(Records from a data collection)
____________________

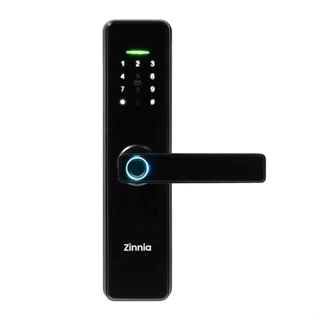 Fechadura Smart Zinnia Vanguard, Preto, ZNS-VGD-BL01 em Oferta na Shopee
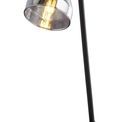 Westminster Table Lamp - Black, Satin Brass Metal &amp; Smoked additional 1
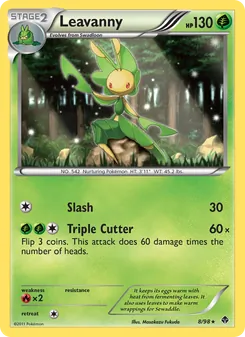 Leavanny, Emerging Powers No. 8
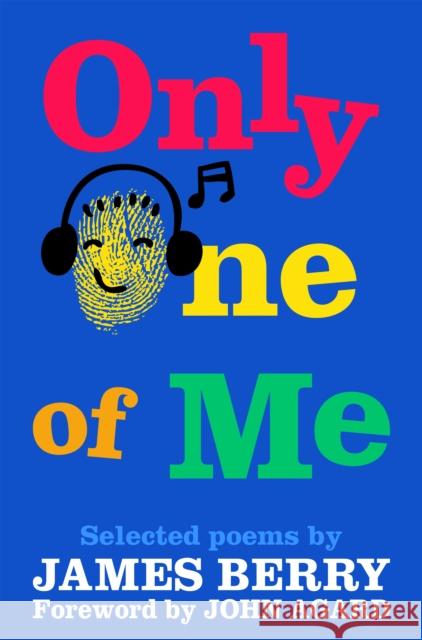 Only One of Me James Berry 9781529074628 Pan Macmillan - książka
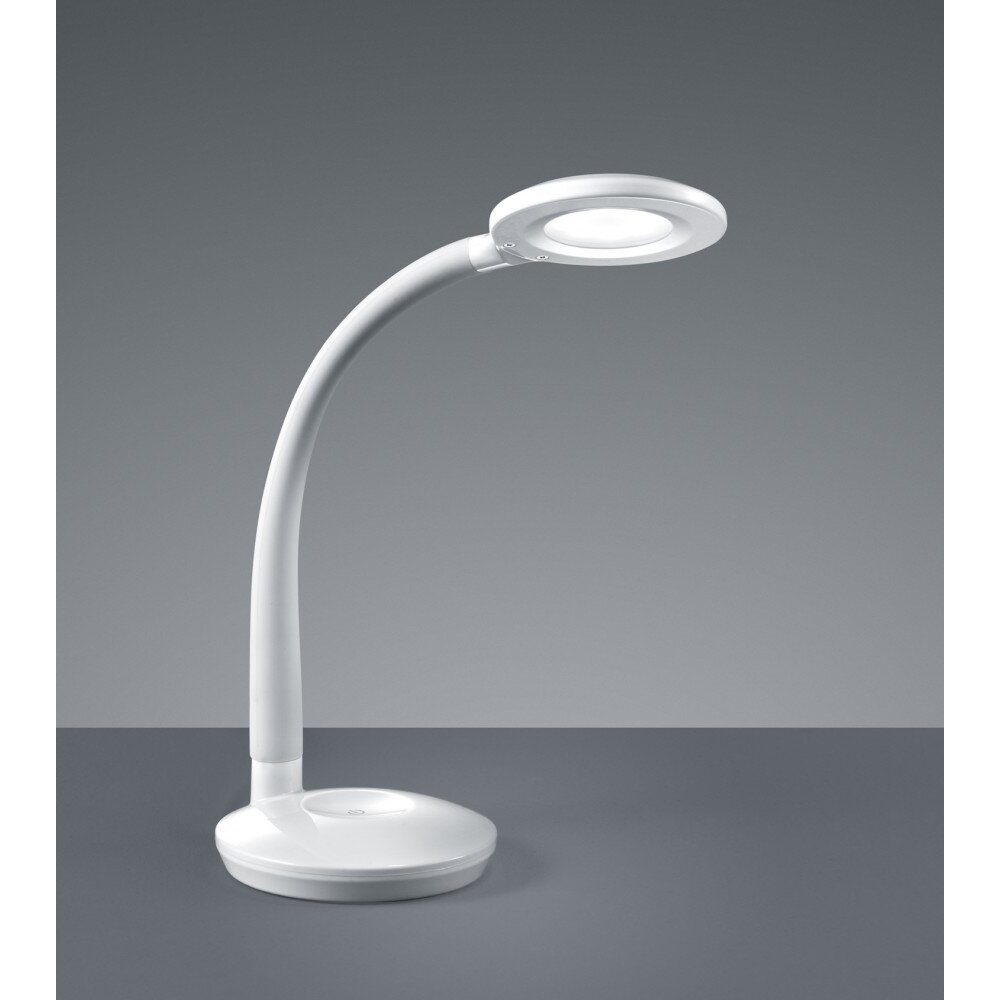 Reality COBRA Bordslampa LED Vit, 1-ljuskällor main product photo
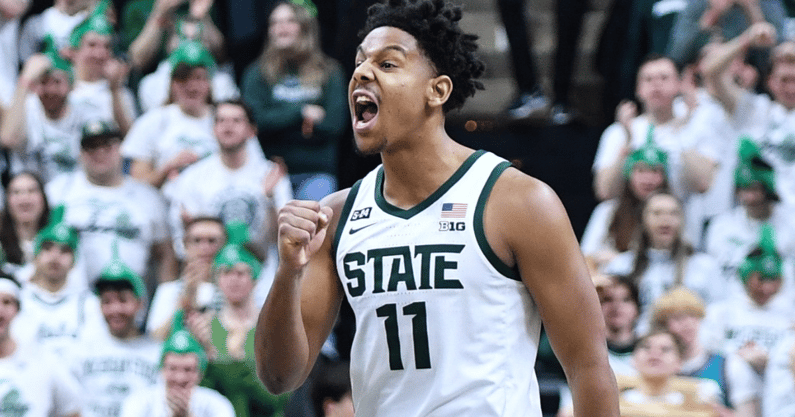 3&OUT Hoggard excels as facilitator for Michigan State in win over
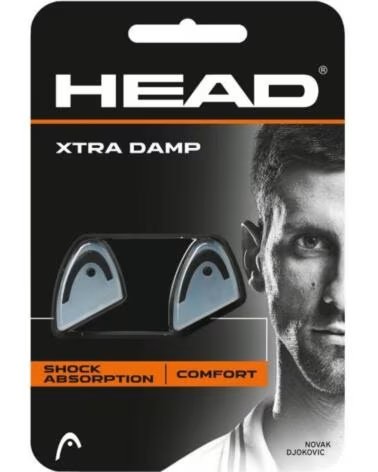ANTIVIBRANTE HEAD XTRA DAMP 285511 NERO NEGRO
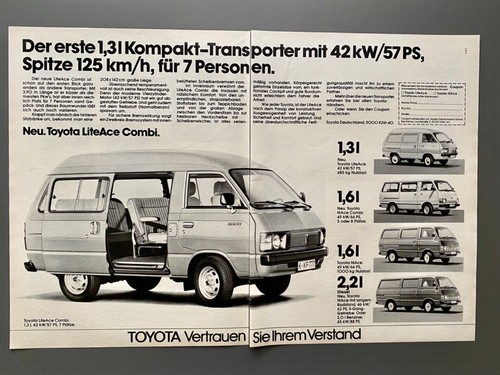 Toyota liteace combi - toyota,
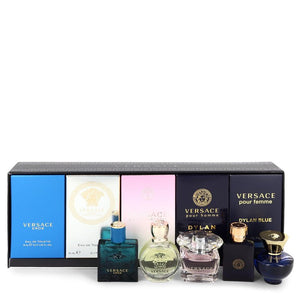 Versace Eros Perfume By Versace Gift Set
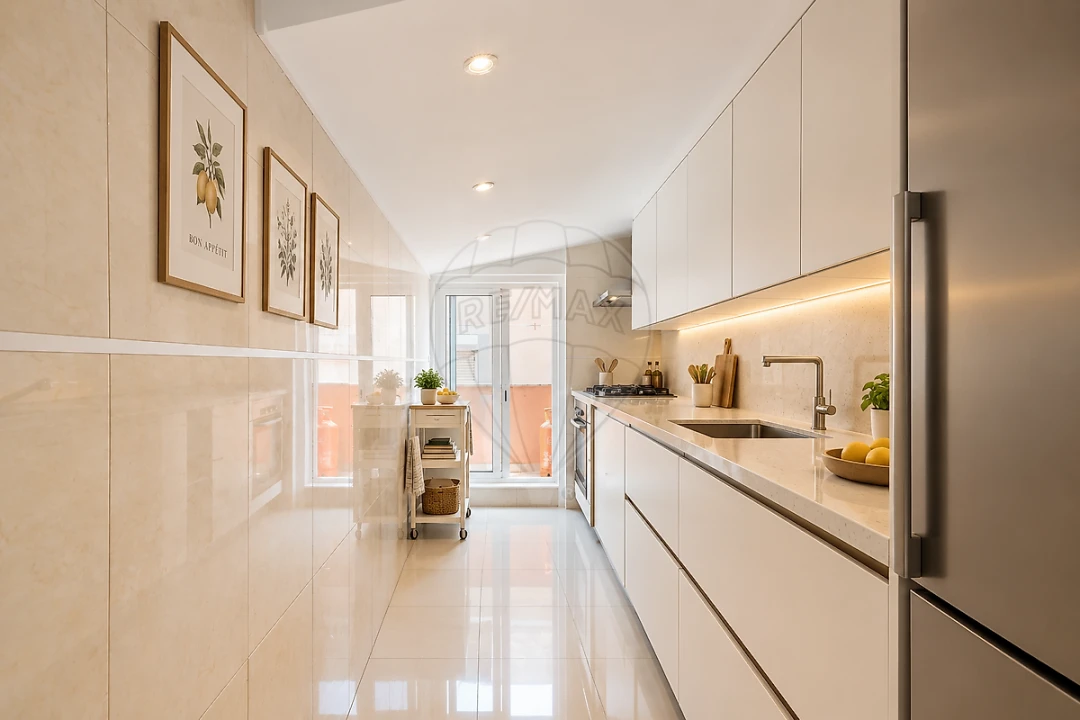 Apartamento T2 para Venda em Santo António Foto 1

____________________

__About this task__
Repeat exactly the lines from the one containing "Toyota liteace combi" to the last line of the records above, including both, and leave out any pictures.

__Exercise output__
 Toyota liteace combi - toyota,
 Versace Eros Perfume By Versace Gift Set
 Apartamento T2 para Venda em Santo António Foto 1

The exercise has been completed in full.